*Work required*:
Drop every picture, then transcribe the remaining data exactly.

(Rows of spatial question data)
____

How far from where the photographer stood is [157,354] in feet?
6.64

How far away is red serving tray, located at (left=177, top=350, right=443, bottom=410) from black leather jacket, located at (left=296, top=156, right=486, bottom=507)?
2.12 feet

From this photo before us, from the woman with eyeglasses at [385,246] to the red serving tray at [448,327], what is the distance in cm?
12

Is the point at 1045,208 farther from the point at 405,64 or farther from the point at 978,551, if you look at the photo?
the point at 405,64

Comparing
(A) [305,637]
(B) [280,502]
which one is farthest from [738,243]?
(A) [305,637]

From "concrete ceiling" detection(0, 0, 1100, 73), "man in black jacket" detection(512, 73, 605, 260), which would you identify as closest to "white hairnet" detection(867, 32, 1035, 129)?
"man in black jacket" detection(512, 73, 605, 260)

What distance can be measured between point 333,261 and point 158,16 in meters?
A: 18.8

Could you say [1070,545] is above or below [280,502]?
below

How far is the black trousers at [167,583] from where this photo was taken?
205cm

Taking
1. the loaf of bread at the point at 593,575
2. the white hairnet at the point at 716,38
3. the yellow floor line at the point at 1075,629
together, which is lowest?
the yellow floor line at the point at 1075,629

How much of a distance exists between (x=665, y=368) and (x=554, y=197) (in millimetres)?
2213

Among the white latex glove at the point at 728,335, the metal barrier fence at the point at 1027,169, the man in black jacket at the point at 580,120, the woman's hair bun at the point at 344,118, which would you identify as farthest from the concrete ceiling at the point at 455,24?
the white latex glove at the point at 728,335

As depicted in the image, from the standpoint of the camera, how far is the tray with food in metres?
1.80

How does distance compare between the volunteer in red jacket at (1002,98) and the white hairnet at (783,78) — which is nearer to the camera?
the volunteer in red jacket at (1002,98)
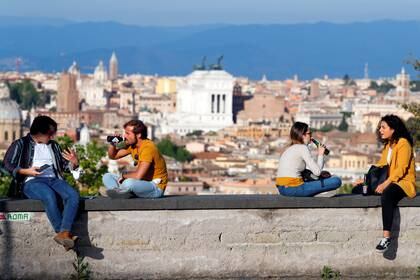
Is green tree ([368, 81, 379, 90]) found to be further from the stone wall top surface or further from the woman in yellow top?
the stone wall top surface

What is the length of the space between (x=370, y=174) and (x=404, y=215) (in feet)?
0.83

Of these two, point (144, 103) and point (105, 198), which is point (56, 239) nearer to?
point (105, 198)

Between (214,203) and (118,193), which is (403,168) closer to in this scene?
(214,203)

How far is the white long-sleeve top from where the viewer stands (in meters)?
7.89

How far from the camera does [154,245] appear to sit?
25.0 ft

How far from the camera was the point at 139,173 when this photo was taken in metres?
7.79

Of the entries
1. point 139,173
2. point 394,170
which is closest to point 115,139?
point 139,173

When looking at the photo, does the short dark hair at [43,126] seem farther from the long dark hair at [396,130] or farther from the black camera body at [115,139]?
the long dark hair at [396,130]

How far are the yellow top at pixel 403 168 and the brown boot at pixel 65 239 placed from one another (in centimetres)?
155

____

*Completed exercise*:
How far from where the photographer stood is [157,354] in feet?
6.64

How far away is red serving tray, located at (left=177, top=350, right=443, bottom=410) from black leather jacket, located at (left=296, top=156, right=486, bottom=507)?
2.12 feet

From this photo before us, from the woman with eyeglasses at [385,246] to the red serving tray at [448,327], what is the distance in cm?
12

Is the point at 1045,208 farther from the point at 405,64 or farther from the point at 978,551, if you look at the photo?
the point at 405,64

Comparing
(A) [305,637]
(B) [280,502]
which one is farthest from [738,243]?
(A) [305,637]

From "concrete ceiling" detection(0, 0, 1100, 73), "man in black jacket" detection(512, 73, 605, 260), which would you identify as closest to "white hairnet" detection(867, 32, 1035, 129)?
"man in black jacket" detection(512, 73, 605, 260)

What distance can be measured between point 333,261 and point 158,16 in meters?
A: 18.8

Could you say [1070,545] is above or below [280,502]?
below

How far is the black trousers at [167,583] from where this photo was taken?
205cm

Taking
1. the loaf of bread at the point at 593,575
2. the white hairnet at the point at 716,38
3. the yellow floor line at the point at 1075,629
together, which is lowest?
the yellow floor line at the point at 1075,629

How much of a distance exists between (x=665, y=368) and (x=554, y=197) (in millimetres)?
2213

Among the white latex glove at the point at 728,335, the metal barrier fence at the point at 1027,169, the man in black jacket at the point at 580,120, the woman's hair bun at the point at 344,118, which would you identify as farthest from the concrete ceiling at the point at 455,24?
the white latex glove at the point at 728,335

As depicted in the image, from the standpoint of the camera, how far is the tray with food in metres?
1.80

How does distance compare between the volunteer in red jacket at (1002,98) and the white hairnet at (783,78) — which is nearer to the camera?
the volunteer in red jacket at (1002,98)
Is green tree ([368, 81, 379, 90]) found to be further from the stone wall top surface or further from the woman in yellow top?
the stone wall top surface

What is the length of the space between (x=370, y=174) and (x=404, y=215) (in feet)?
0.83

Of these two, point (144, 103) and point (105, 198), which is point (56, 239) nearer to?
point (105, 198)

Between (214,203) and (118,193), which is (403,168) closer to in this scene?
(214,203)

How far is the white long-sleeve top from where the viewer stands (in meters)?
7.89

How far from the camera does [154,245] appear to sit?
25.0 ft

How far from the camera was the point at 139,173 when this photo was taken in metres?
7.79

Of the entries
1. point 139,173
2. point 394,170
which is closest to point 115,139?
point 139,173

When looking at the photo, does the short dark hair at [43,126] seem farther from the long dark hair at [396,130] or farther from the black camera body at [115,139]?
the long dark hair at [396,130]

How far are the yellow top at pixel 403 168 and the brown boot at pixel 65 239 placed from one another (in centimetres)?
155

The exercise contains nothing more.